Text provided
══════

The least prevalent job is web developer, which is a programmer who creates websites and web applications. There are only about 50 of those people around here, or 2 percent of the cyber workforce, according to AU. The annual mean wage is $68,810.

The highest-paid local cyber job listed in the study is computer and information services manager. On a lot of career lists, that’s among the highest-paid jobs period. That’s a manager who oversees and directs all computer-related activities within a business. AU records an annual mean wage of $110,390 for that.

I’m just saying: If you know a recent graduate who’s casting about for a career, get your hands on a copy of this AU study and wave it under his or her nose. Augusta-area companies are looking for graduates with bachelor’s and master’s degrees in information technology and computer science.

It’s the future, and the future is hiring.

DOWN ON THE FARM: Until I was invited to see it, I had no idea that Golden Harvest Food Bank had its own garden behind The Master’s Table soup kitchen downtown on Fenwick Street.

The kitchen feeds more than 300 people a day, and it wants to boost the amount of fresh produce it offers its clients.

So it started the Healthy Plate initiative, which aims for a 25 percent increase in using fruits and vegetables that are locally grown. That food will come from local growers and the food bank’s own backyard garden.

Dozens of volunteers showed up the morning of June 17, before it got too hot, to turn dirt and pull weeds in the garden’s 40 beds.

If you’d like to pitch in, the next Volunteer Day in the Garden is July 22 from 9 a.m. to noon. You can sign up by calling (706) 736-1199 and asking for Ashley Siler.

I didn’t get my hands dirty, but I enjoyed the smell of fresh mint and basil, and I marveled at some of the stuff they were harvesting.

There was plenty of squash, tomatoes and at least one zucchini the size of my thigh just asking to be made into zucchini bread.

I also got to meet Roy Beach. He’s an Iraq War veteran and a graduate of Helms College’s superb culinary school.

He’s also Golden Harvest’s new “urban gardener,” working half time managing the garden and finding ways to use its bounty to help feed Augusta’s hungry. He just might be Augusta’s only paid urban gardener.

The food bank has several ties to Helms, the postsecondary career school sponsored by Goodwill Industries of Middle Georgia.

══════

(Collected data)
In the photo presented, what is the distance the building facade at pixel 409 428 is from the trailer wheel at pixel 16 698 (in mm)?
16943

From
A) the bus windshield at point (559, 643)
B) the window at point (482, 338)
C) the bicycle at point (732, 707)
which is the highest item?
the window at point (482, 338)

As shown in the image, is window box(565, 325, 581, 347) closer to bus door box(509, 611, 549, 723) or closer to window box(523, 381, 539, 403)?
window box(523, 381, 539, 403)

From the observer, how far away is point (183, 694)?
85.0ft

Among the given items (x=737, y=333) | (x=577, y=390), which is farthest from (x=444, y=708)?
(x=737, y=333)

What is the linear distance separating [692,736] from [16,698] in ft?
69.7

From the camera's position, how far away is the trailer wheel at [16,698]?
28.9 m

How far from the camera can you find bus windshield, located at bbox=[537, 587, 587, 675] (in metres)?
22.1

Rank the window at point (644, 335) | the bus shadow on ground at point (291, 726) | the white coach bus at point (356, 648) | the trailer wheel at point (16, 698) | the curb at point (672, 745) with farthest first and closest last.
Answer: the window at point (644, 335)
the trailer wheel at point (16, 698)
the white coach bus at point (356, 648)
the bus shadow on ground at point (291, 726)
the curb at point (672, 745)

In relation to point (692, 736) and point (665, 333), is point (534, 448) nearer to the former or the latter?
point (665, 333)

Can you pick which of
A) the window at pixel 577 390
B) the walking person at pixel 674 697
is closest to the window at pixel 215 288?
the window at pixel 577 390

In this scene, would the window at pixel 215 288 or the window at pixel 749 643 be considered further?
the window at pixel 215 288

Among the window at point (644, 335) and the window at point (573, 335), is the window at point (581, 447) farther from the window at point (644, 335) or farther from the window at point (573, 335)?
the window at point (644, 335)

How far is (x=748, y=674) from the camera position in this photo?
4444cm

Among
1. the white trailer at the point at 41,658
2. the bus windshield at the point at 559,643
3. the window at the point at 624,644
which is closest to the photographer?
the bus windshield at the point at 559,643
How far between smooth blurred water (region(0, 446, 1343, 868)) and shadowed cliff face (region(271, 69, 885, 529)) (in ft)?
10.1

══════

Task brief
According to the passage, how many beds does the food bank's garden have? The collected data has no connection to the passage.

Solution to this exercise
40